本文:
■ ■ ■
メモリタイミングについて基本的な部分を説明していきます。
データの読み書き時の遅延・応答時間などを示す
メモリタイミングとは、メモリがデータの読み書きを行う際の遅延や応答時間を示す指標です。
これらのタイミングが短いほど、より早くデータの読み書きができるので、システム全体のパフォーマンスが向上します。
メモリタイミングには、次の4つの値が含まれます。
- CASレイテンシ(CL)
- tRCD(Row Column Delay)
- tRP(Row Precharge Time)
- tRAS(Row Active Time)
これらの値が低いほど、メモリの応答が速くなります。
それぞれの項目については後程解説します。
パフォーマンスへの影響
メモリタイミングには、メモリがデータを読み取るまでの時間や次のデータを読み取るまでの待ち時間などが含まれます。
メモリタイミングが速いほど、アプリケーションの起動やデータ処理も速くなるので、システムのパフォーマンスにも影響してきます。
では、どのくらいの影響があるか。
結論から言うと、正直体感ではほぼわかりませんし、必ずパフォーマンスが向上するわけでもありません。
ベンチマークのスコアで比較して、やっと分かる程度です。
少し前のデータではありますが、AMD Ryzen CPUを搭載して、メモリの違いを色々なゲームで検証した記事を見つけました。
メモリタイミングを比較するものではないですが、クロック周波数は同じで、メモリタイミングのみが違うので比較できると思います。
こういった微妙な性能の違いは、高負荷な作業の際に違いが出てきやすいですが、それでも重めの3Dゲームで、5FPS程度の違いしかありません。
元々、平均160FPSほどあるゲームに対して、5FPSなので体感では分からないと思います。
また、プロゲーマーならともかく、一般ユーザーがここまで追い求める価値があるとも言いづらい結果です。
他にも、FF 15のベンチマークで検証している方もいましたが、変化なし(誤差レベル)でしたね。
高負荷な用途でさえこの程度の差なので、普段使いやビジネス用途などの軽い用途であれば、差はほとんど出ないでしょう。
メモリを選ぶ際は気にしなくてOK【容量が最重要】
パソコン全体から考えるとメモリタイミングが影響するパフォーマンスは微々たるものなので、メモリを選ぶ際は、それほど重要視する項目ではありません。
メモリの選び方で解説していますが、メモリを選ぶ上で最重要なのは容量です。
その次に、デュアルチャネル構成にすることで、余裕があればデータ転送速度を少し見ておく感じです。
私は今まで自作PCを何台か作っていますが、メモリを選ぶ上で容量とデュアルチャネル構成以外を選ぶ基準にしたことはありません。
≫ 関連記事:自作PCのメモリの選び方【性能面 / 機能面 / 互換性】
メモリタイミングの各項目と略し方
メモリタイミングの各項目と見方(詰め方)について解説します。
CASレイテンシ(Column Address Strobe Latency / CL)
CASレイテンシは、メモリコマンドを送信してから最初のデータが利用可能になるまでのクロックサイクル数を示します。
例えば、CLが16であれば、16クロックサイクル後にデータが利用可能になるという意味です。
実際の時間は、メモリのクロック周波数を使って計算する必要があります。
例えば、メモリが3200MHz(メガヘルツ)で動作している場合、1クロックサイクルは約0.3125ナノ秒です。
■ ■ ■
指示:
メモリタイミングの本文から、「これらのタイミングが短いほど」から「これらの値が低いほど、メモリの応答が速くなります。」までを一字も変えずに書き写すこと。

[コレクションから抜粋したレコード]
■ ■ ■
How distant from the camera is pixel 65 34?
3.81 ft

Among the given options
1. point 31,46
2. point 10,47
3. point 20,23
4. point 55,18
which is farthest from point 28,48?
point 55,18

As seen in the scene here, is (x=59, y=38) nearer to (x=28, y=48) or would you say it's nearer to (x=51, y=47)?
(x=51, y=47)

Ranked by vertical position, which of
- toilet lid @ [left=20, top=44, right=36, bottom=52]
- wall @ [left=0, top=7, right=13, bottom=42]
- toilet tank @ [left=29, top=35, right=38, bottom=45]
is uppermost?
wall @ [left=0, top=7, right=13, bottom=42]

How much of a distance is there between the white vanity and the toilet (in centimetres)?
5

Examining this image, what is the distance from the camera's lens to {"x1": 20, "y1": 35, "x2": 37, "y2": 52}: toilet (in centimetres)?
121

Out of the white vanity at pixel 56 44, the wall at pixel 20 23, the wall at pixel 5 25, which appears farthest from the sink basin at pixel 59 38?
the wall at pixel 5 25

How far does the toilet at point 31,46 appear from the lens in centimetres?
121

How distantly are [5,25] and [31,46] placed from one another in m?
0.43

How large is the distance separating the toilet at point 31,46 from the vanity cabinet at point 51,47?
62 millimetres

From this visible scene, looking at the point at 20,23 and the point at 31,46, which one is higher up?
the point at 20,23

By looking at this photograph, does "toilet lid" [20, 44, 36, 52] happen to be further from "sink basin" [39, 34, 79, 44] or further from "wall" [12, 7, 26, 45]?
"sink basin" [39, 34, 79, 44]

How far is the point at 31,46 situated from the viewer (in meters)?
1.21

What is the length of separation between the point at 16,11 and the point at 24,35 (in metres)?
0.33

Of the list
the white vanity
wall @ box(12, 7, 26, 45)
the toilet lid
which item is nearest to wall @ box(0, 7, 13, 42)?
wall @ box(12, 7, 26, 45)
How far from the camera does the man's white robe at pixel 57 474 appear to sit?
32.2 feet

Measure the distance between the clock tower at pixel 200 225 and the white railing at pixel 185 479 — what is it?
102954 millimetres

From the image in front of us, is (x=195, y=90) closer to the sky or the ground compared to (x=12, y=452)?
■ ■ ■
解答:
これらのタイミングが短いほど、より早くデータの読み書きができるので、システム全体のパフォーマンスが向上します。
メモリタイミングには、次の4つの値が含まれます。
- CASレイテンシ(CL)
- tRCD(Row Column Delay)
- tRP(Row Precharge Time)
- tRAS(Row Active Time)
これらの値が低いほど、メモリの応答が速くなります。